"""
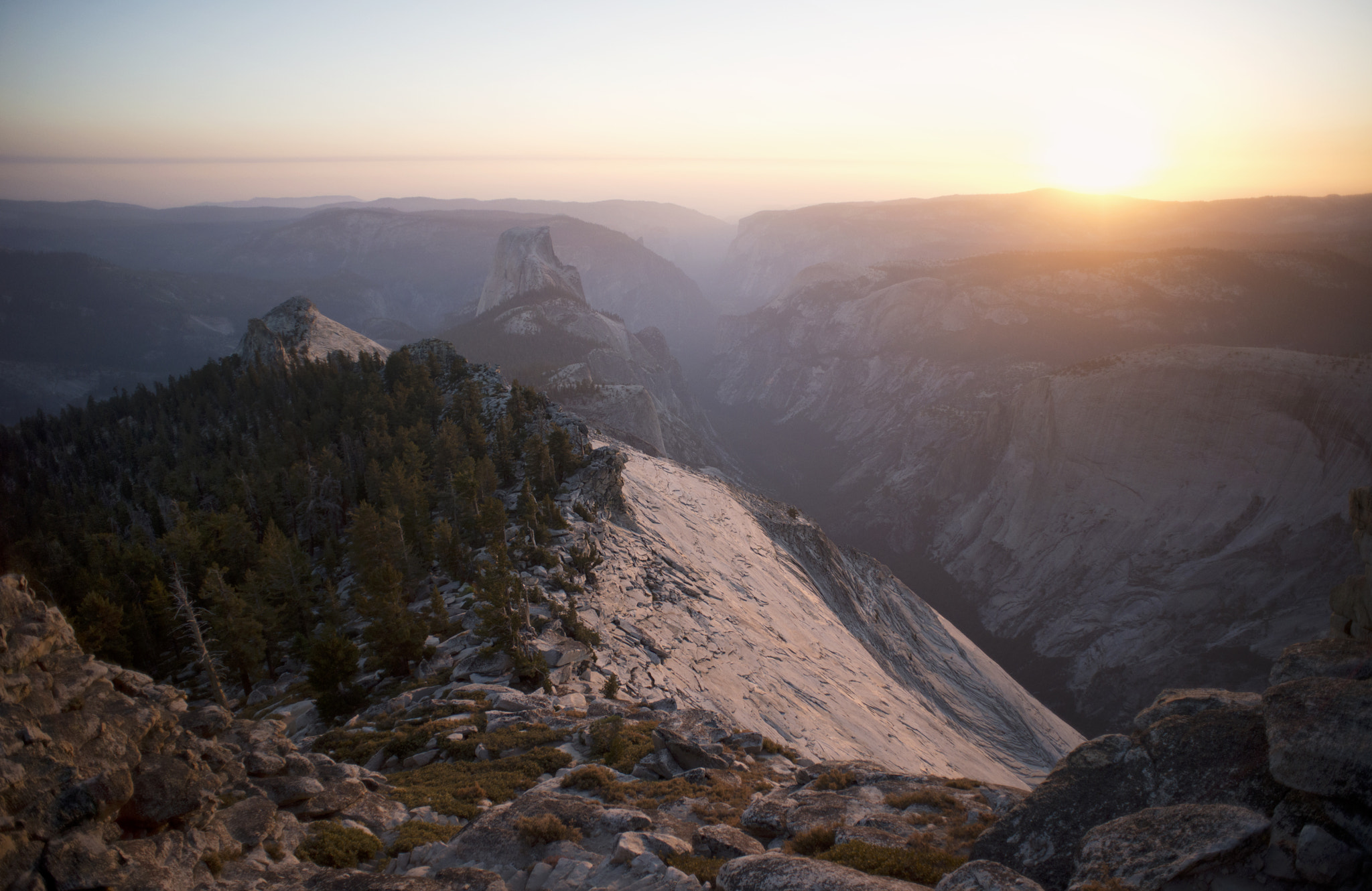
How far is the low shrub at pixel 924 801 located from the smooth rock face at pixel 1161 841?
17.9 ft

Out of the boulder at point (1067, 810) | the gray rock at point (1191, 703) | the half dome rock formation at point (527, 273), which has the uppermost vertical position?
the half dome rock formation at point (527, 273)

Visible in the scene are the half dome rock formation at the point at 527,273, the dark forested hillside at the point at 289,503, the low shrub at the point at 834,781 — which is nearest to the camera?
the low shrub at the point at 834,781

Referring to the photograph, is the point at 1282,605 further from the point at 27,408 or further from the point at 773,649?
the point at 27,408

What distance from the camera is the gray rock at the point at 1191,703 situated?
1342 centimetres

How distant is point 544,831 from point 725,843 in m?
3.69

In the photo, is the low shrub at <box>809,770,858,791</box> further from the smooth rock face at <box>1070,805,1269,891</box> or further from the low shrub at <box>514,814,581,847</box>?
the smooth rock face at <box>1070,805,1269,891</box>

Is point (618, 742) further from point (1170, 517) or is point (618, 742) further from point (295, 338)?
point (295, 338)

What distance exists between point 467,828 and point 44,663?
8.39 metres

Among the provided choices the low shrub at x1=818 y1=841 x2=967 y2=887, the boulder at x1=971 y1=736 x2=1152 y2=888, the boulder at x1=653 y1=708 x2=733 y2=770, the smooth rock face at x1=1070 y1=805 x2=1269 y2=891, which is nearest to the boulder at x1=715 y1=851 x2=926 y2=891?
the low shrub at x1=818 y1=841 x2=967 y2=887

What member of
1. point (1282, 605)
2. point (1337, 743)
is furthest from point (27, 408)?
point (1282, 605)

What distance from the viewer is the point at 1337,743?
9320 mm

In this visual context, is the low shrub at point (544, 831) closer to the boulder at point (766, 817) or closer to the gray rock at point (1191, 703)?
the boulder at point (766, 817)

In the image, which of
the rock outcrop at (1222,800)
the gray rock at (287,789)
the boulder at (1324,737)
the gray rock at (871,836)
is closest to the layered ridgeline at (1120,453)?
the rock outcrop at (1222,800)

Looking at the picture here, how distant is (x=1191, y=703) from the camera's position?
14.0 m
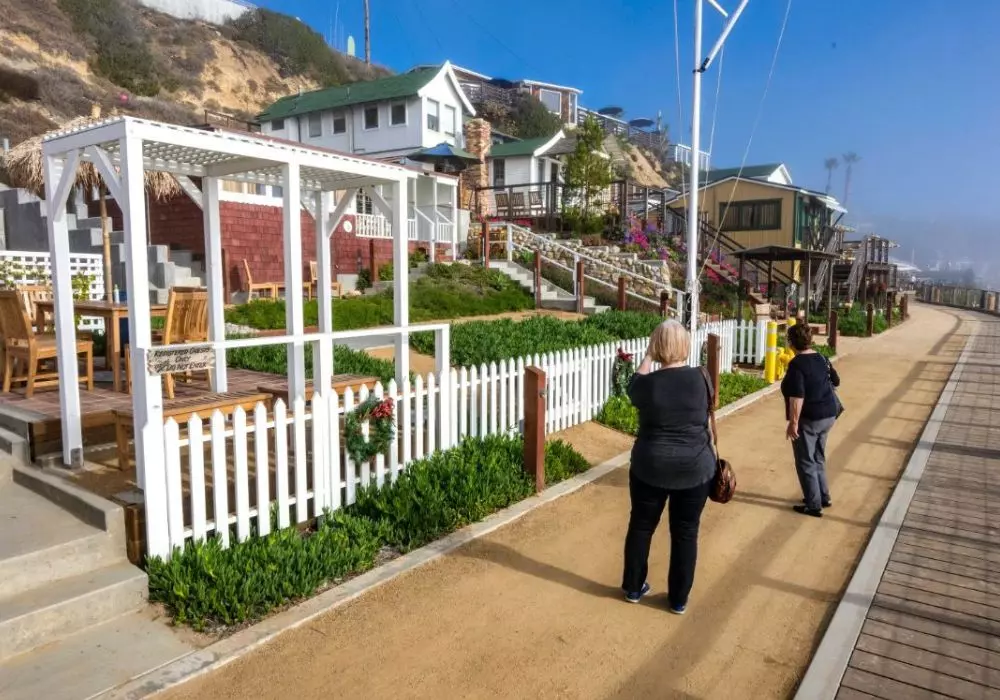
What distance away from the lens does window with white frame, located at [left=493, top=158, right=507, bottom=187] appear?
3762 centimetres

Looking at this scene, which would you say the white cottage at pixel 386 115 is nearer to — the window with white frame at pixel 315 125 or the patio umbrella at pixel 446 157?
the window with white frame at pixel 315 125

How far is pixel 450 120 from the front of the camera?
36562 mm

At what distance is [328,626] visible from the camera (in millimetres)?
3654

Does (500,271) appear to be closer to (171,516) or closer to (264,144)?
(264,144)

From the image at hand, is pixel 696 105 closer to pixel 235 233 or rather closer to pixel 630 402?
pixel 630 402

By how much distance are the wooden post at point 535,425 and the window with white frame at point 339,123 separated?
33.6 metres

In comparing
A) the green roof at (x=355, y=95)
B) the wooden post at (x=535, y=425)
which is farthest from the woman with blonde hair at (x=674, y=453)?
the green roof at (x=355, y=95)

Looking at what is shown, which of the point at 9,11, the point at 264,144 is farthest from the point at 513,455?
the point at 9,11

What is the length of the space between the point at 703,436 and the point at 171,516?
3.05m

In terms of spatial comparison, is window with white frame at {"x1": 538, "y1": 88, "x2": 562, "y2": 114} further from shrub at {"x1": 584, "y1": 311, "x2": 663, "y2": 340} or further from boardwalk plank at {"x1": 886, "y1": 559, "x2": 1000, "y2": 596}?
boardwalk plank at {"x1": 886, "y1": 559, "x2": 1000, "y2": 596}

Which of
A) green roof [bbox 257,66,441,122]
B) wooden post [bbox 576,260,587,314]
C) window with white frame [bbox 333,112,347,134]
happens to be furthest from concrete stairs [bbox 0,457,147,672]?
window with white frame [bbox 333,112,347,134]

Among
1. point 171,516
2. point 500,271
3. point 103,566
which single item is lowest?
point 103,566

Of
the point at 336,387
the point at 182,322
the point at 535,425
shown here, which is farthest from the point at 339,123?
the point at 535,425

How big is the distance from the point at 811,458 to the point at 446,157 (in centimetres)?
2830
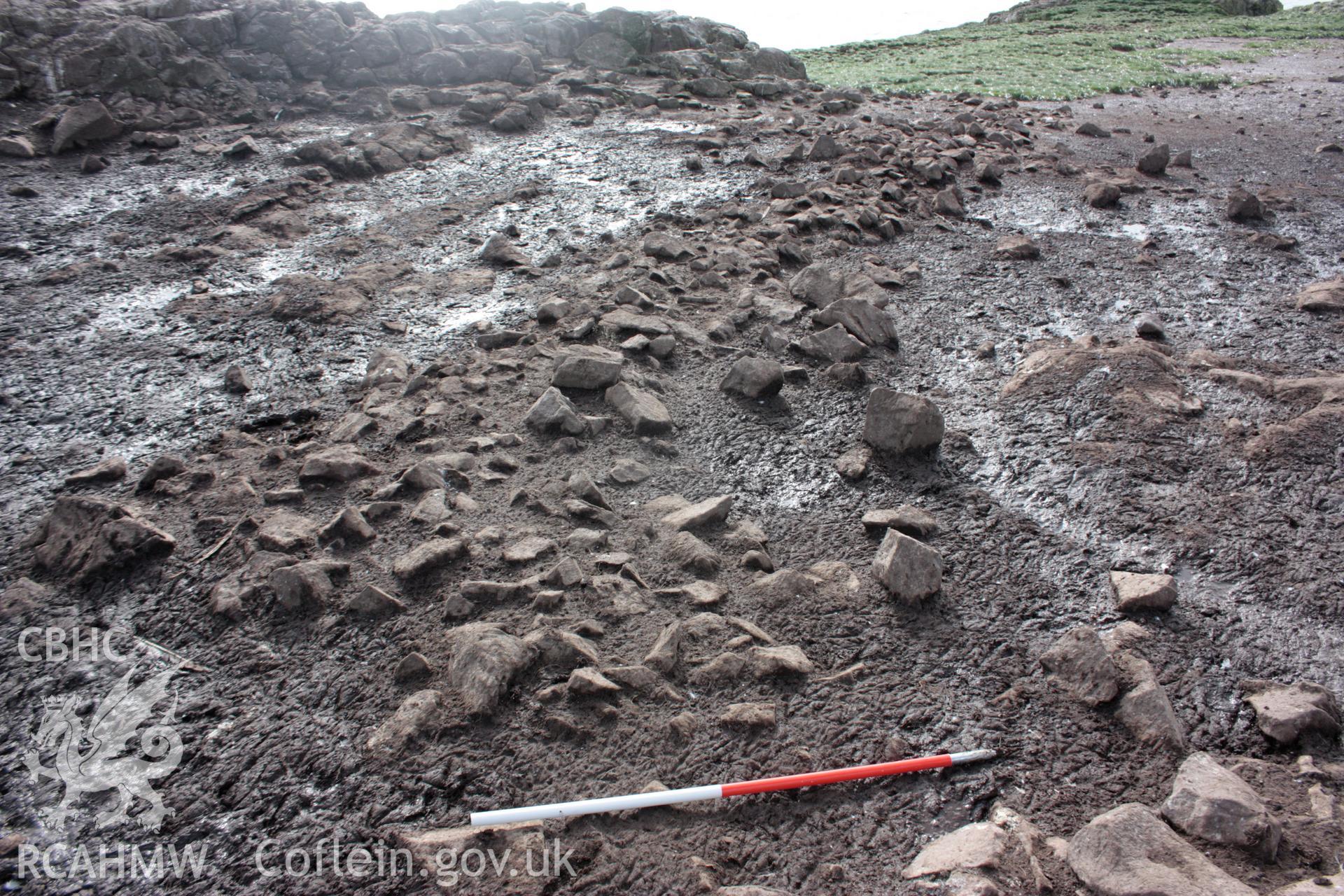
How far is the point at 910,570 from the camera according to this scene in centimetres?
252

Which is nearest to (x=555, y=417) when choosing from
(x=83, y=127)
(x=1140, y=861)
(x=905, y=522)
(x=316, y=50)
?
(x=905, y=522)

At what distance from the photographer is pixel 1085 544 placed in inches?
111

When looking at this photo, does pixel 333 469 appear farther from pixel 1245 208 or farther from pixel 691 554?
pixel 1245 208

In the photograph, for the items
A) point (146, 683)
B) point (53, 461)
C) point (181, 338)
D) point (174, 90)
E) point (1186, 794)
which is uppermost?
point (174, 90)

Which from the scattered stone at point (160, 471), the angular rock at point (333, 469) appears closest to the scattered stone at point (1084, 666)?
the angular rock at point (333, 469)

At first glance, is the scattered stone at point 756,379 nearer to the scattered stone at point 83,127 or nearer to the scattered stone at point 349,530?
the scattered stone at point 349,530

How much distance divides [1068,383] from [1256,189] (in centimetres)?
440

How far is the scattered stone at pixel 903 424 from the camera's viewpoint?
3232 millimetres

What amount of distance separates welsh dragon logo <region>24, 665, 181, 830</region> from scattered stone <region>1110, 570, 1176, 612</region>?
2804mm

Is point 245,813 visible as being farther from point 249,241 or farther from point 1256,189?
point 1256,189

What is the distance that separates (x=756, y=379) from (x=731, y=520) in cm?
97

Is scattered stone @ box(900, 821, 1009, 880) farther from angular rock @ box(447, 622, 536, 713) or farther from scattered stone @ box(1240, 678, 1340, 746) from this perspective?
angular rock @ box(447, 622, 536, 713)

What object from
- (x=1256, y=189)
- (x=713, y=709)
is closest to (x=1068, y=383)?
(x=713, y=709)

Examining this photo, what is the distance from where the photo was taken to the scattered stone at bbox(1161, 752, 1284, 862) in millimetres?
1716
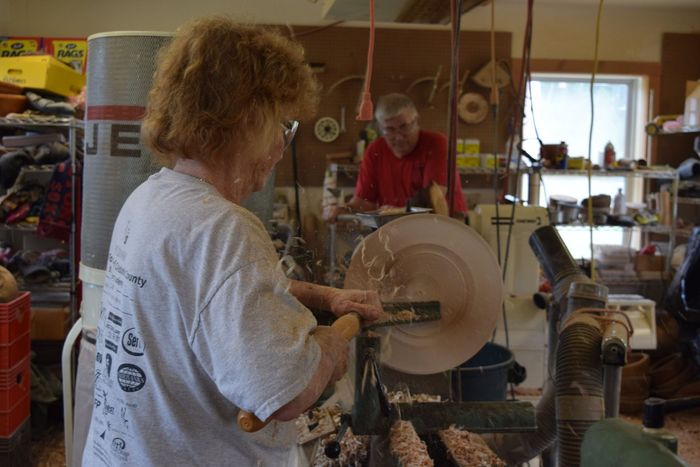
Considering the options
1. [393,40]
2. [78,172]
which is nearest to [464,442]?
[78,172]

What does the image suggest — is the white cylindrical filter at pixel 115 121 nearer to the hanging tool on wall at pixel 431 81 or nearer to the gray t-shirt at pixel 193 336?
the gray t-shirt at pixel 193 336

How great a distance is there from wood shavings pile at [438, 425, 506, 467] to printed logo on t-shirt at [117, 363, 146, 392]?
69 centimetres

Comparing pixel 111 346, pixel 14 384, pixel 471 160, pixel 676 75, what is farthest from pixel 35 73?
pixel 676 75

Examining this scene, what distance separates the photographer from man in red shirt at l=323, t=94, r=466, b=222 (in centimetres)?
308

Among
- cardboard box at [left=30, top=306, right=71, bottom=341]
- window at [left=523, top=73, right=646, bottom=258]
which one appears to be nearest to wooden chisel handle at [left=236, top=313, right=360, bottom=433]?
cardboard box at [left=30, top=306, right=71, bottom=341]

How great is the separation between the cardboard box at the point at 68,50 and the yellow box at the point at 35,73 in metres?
"""
Please copy the items starting at the line containing "Comparing pixel 111" and ending at the end of the items, switching "separation" to "distance" and keeping everything else the same.

Comparing pixel 111 346, pixel 14 384, pixel 471 160, pixel 676 75, what is farthest from pixel 35 73?
pixel 676 75

Examining this scene, what distance separates the photographer from man in red shirt at l=323, t=94, r=466, b=222 (in centimetres)?
308

Among
- cardboard box at [left=30, top=306, right=71, bottom=341]
- window at [left=523, top=73, right=646, bottom=258]
which one appears to be nearest to wooden chisel handle at [left=236, top=313, right=360, bottom=433]?
cardboard box at [left=30, top=306, right=71, bottom=341]

How great is the distance between the cardboard box at the point at 68,50 and the yellow box at the point at 35,73 in metres?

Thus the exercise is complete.